**Document text**
*** Block opens ***

Major General Terry de la Mesa Allen

Commander, U.S. 1st Infantry Division. Even his name swaggered, an admirer once wrote. Allen surely embodied the unofficial motto of his unit, the Big Red One: “Work hard and drink much, for somewhere they’re dreamin’ up a battle for the First.” If he was “the fightingest man I ever met,” as one aide averred, Allen also was innovative, tactically gifted, and devoted to both his men and to God. His penchant for provoking superiors would cause trouble, in Tunisia and again in Sicily. “The most difficult man with whom I have ever had to work,” Lieutenant General Omar N. Bradley said of him, “fiercely antagonistic to any echelon above that of division.”


The Day Of Battle

Lieutenant General Mark W. Clark

The senior U.S. military commander in Italy. General Dwight D. Eisenhower, who was Clark’s patron and boss, considered him “the best organizer, planner and trainer of troops that I have met. In preparing the minute details…he has no equal in our Army.” Long-limbed and angular, Clark had dark eyes that constantly swept the terrain before him; to a British general, he evoked “a film star who excels in Westerns.” Yet he could also be short-tempered, aloof, and a compulsive self-promoter. No one played a larger role in the battles for Salerno, Anzio, the Rapido River, and Rome: more than sixty years after World War II, few figures remain more controversial.

Major General Lucian K. Truscott, Jr.

Commander of the 3rd Infantry Division in Sicily and Italy; then the senior Allied commander at Anzio. Before enlisting in the cavalry during World War I, Truscott taught in rural Oklahoma for six years. The schoolmaster never left him—“You use the passive voice too damn much,” he once chided a subordinate—and he wrote long, searching critiques of subordinate performances (as well as long, loving letters to his wife, Sarah.) Even in combat he cherished cut flowers on his desk and ontological inquiries: a staff meeting might begin with Truscott asking the division chaplain, “What is sin?” Many considered him the finest field commander in the U.S. Army.

*** Block closes ***

**Data extracts**

*** Block opens ***

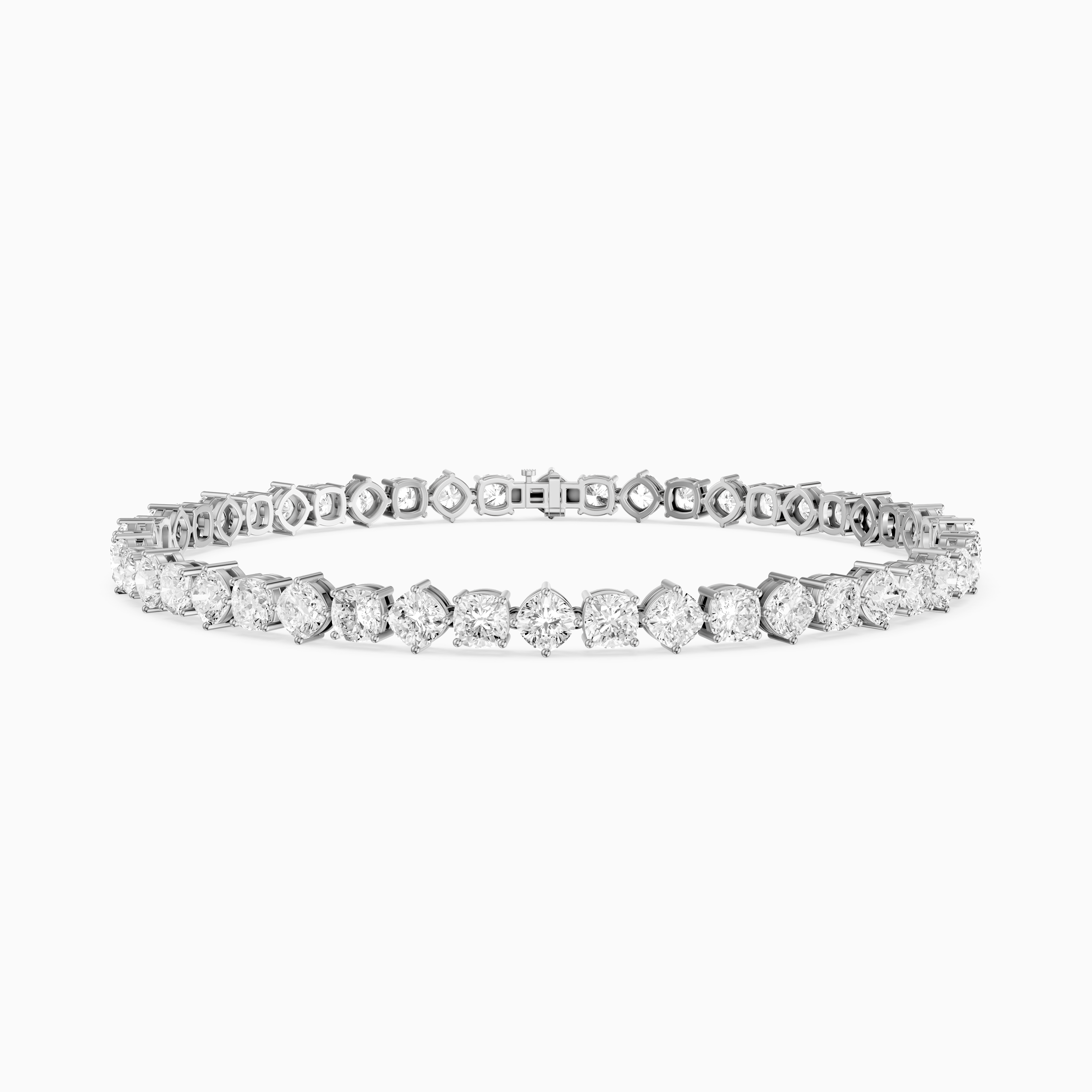 Florence Cushion Cut Lab Grown Diamond Tennis Bracelet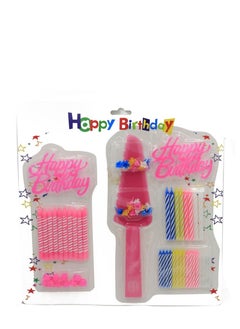 co arma 34-piece birthday candle set with knife 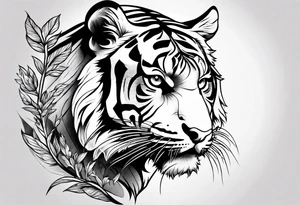 full tiger body tattoo idea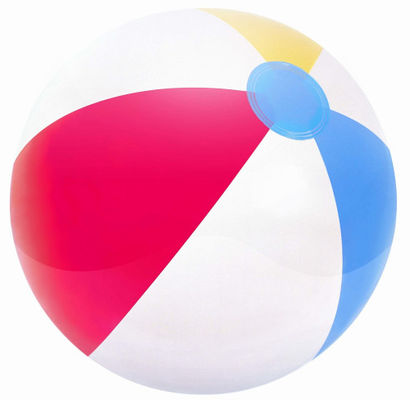55”x 37” PVC Inflatable Beach Balls For Floating Volleyball Game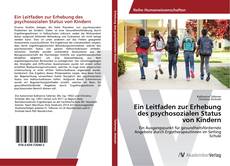 Ein Leitfaden zur Erhebung des psychosozialen Status von Kindern的封面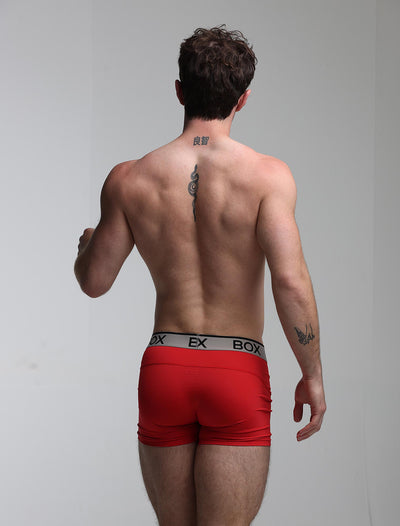 Mens Sports Boxers - Red Ignition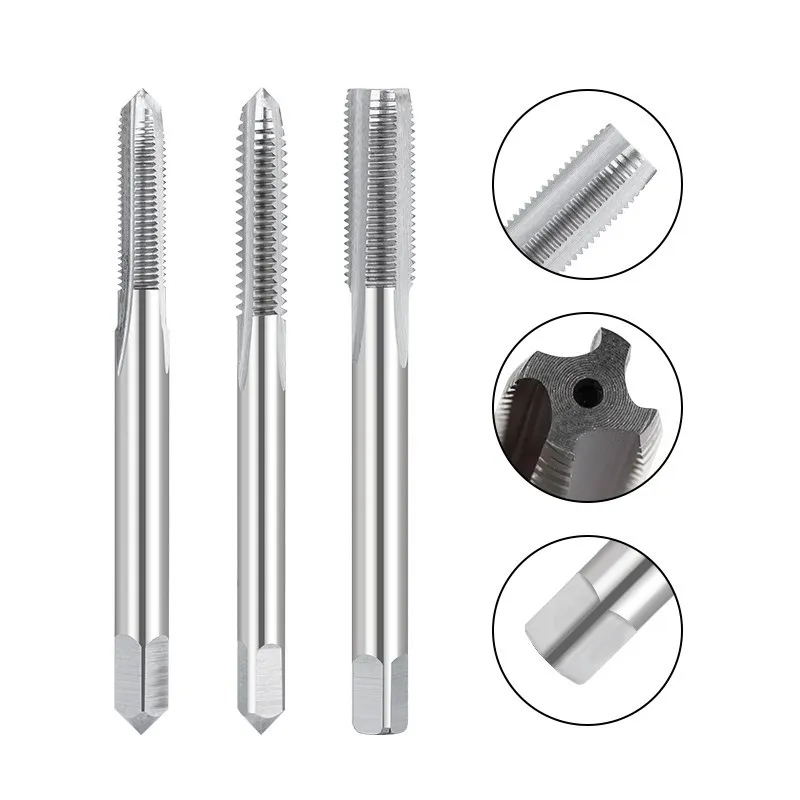 Tyre Valve Thread Tap 5V1 5V2 8V1 8V2 10V1 Right Cutting Straight Fluted Taps Screw Thread Tap Hand Tools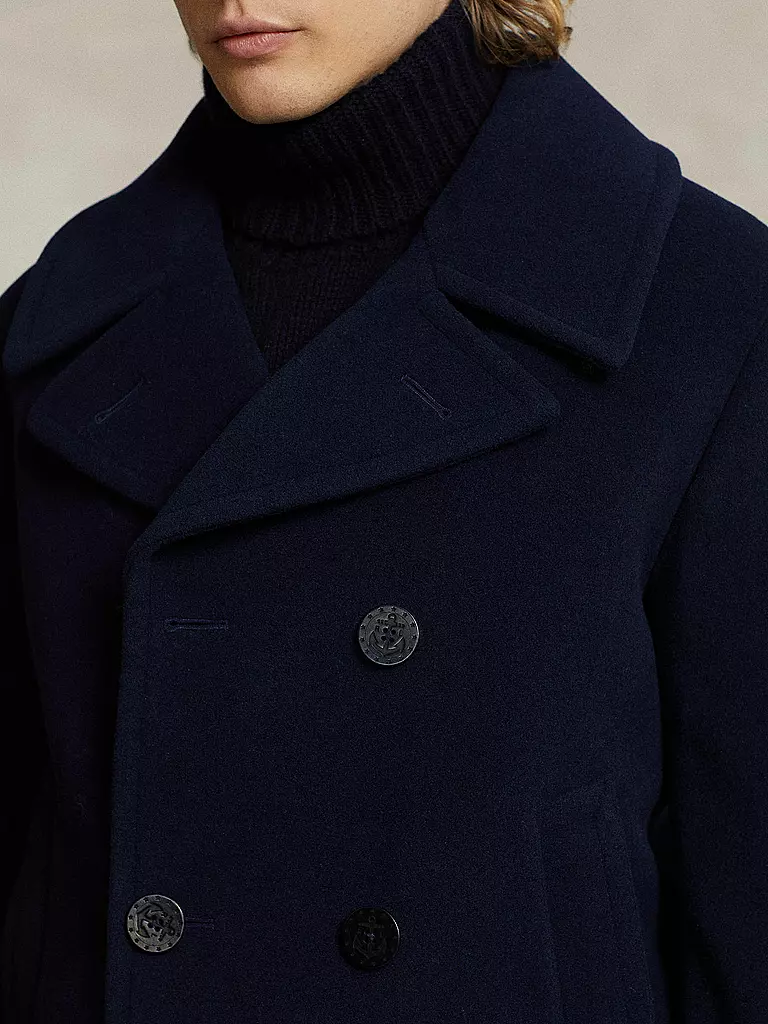 POLO RALPH LAUREN | Manteau en laine | dunkelblau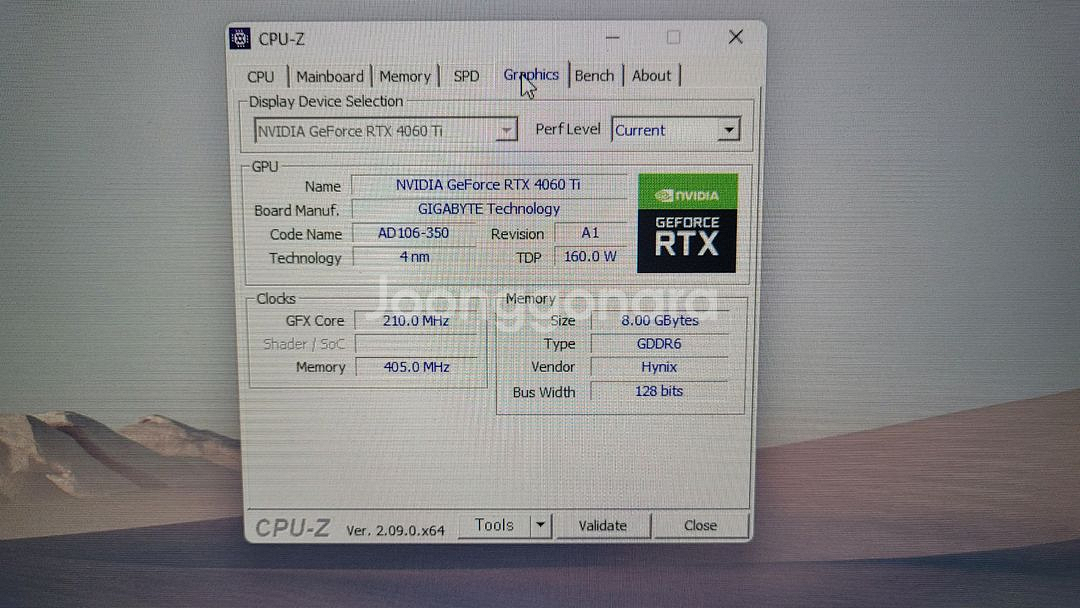 기가 그래픽카드 4060ti 팝니다--2
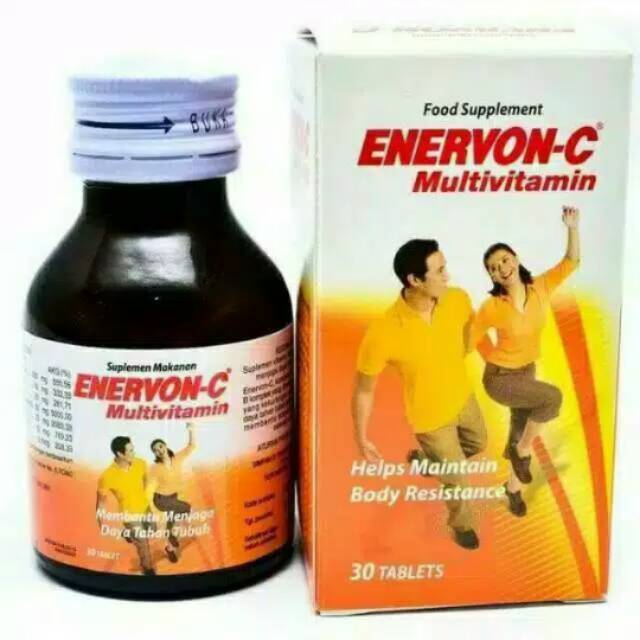 Enervon C Multivitamin Botol isi 30 kapsul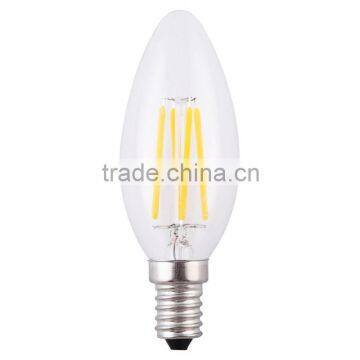 130lm/W PF>0.9 2w 4w 6w 8w led filament lamp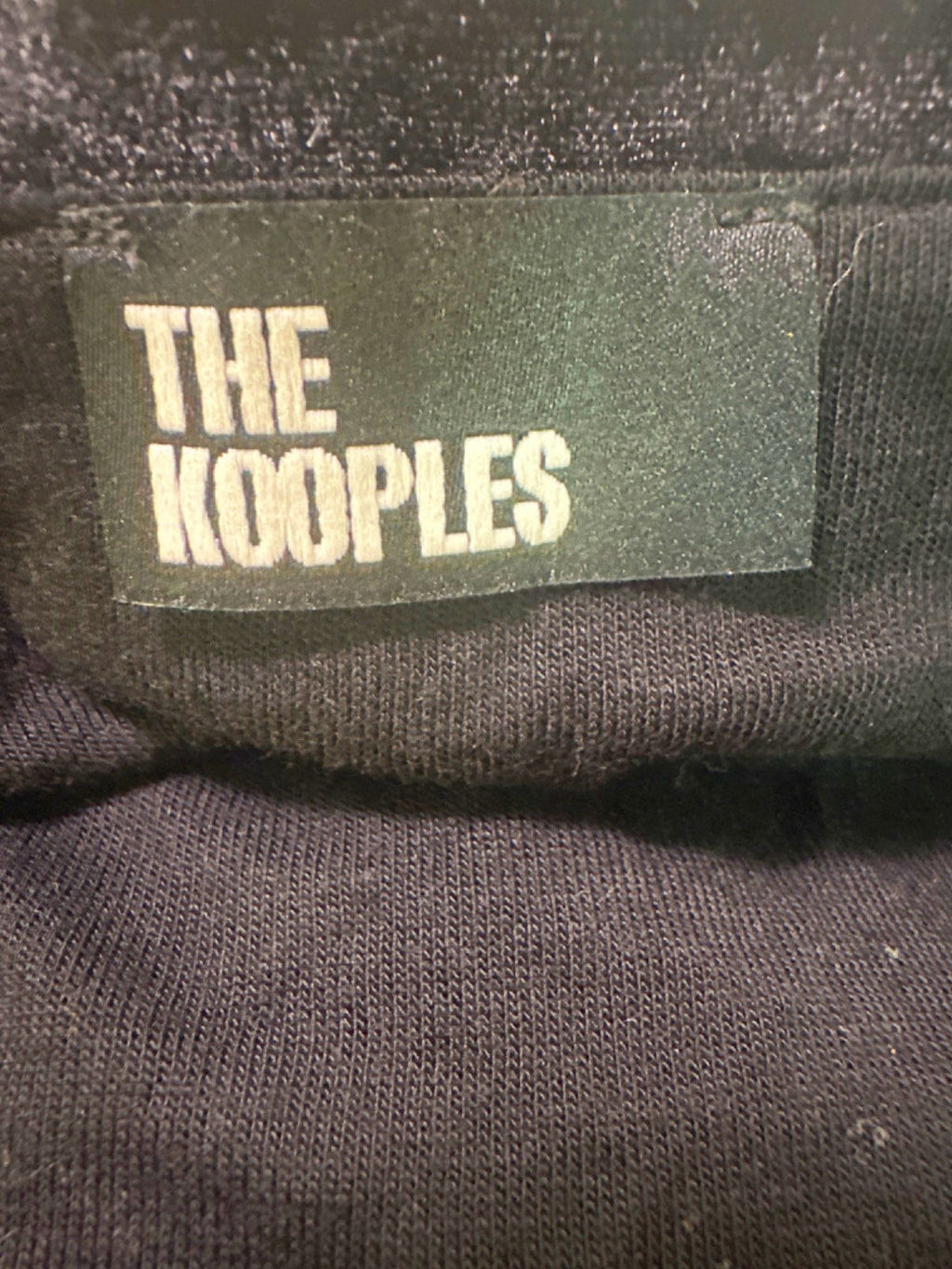 The Kooples Black Ruched Skirt SZ1 UK 8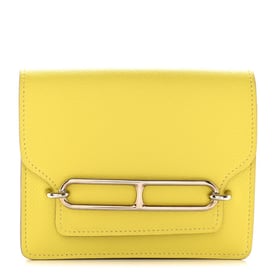 Hermes Evercolor Roulis Slim Wallet Lime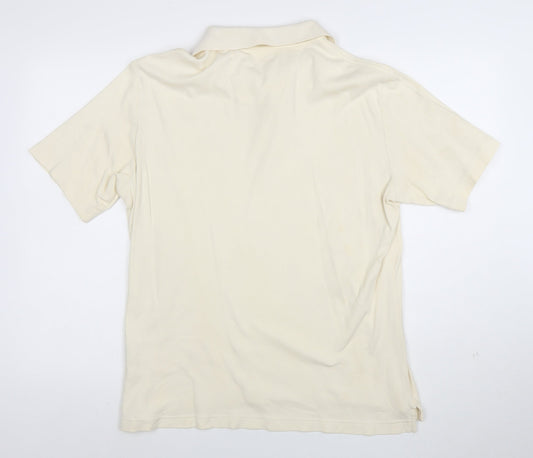 Nautica Men's Beige Short Sleeve Classic Fit Cotton Polo Shirt Size S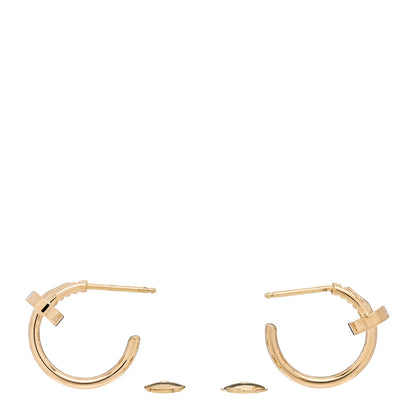 Cartier 18K Yellow Gold Juste Un Clou Hoop Earrings 3 of 5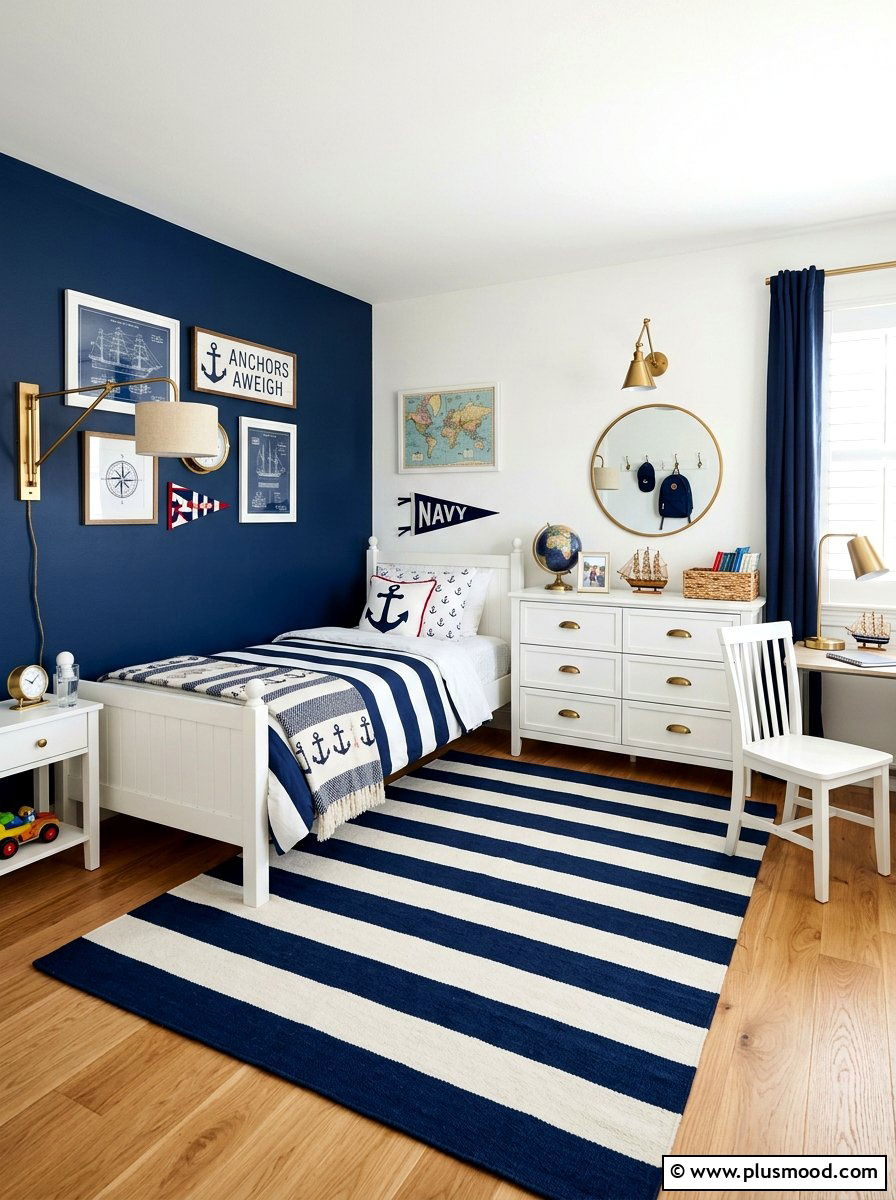 Navy Boys Bedroom - 25 summer boys bedroom ideas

*** Block closes ***

**Problem to work on**
Transcribe the passage of the commander profiles between "The Day Of Battle" and "K. Truscott, Jr.", inclusive.

**Exercise solution**
The Day Of Battle

Lieutenant General Mark W. Clark

The senior U.S. military commander in Italy. General Dwight D. Eisenhower, who was Clark’s patron and boss, considered him “the best organizer, planner and trainer of troops that I have met. In preparing the minute details…he has no equal in our Army.” Long-limbed and angular, Clark had dark eyes that constantly swept the terrain before him; to a British general, he evoked “a film star who excels in Westerns.” Yet he could also be short-tempered, aloof, and a compulsive self-promoter. No one played a larger role in the battles for Salerno, Anzio, the Rapido River, and Rome: more than sixty years after World War II, few figures remain more controversial.

Major General Lucian K. Truscott, Jr.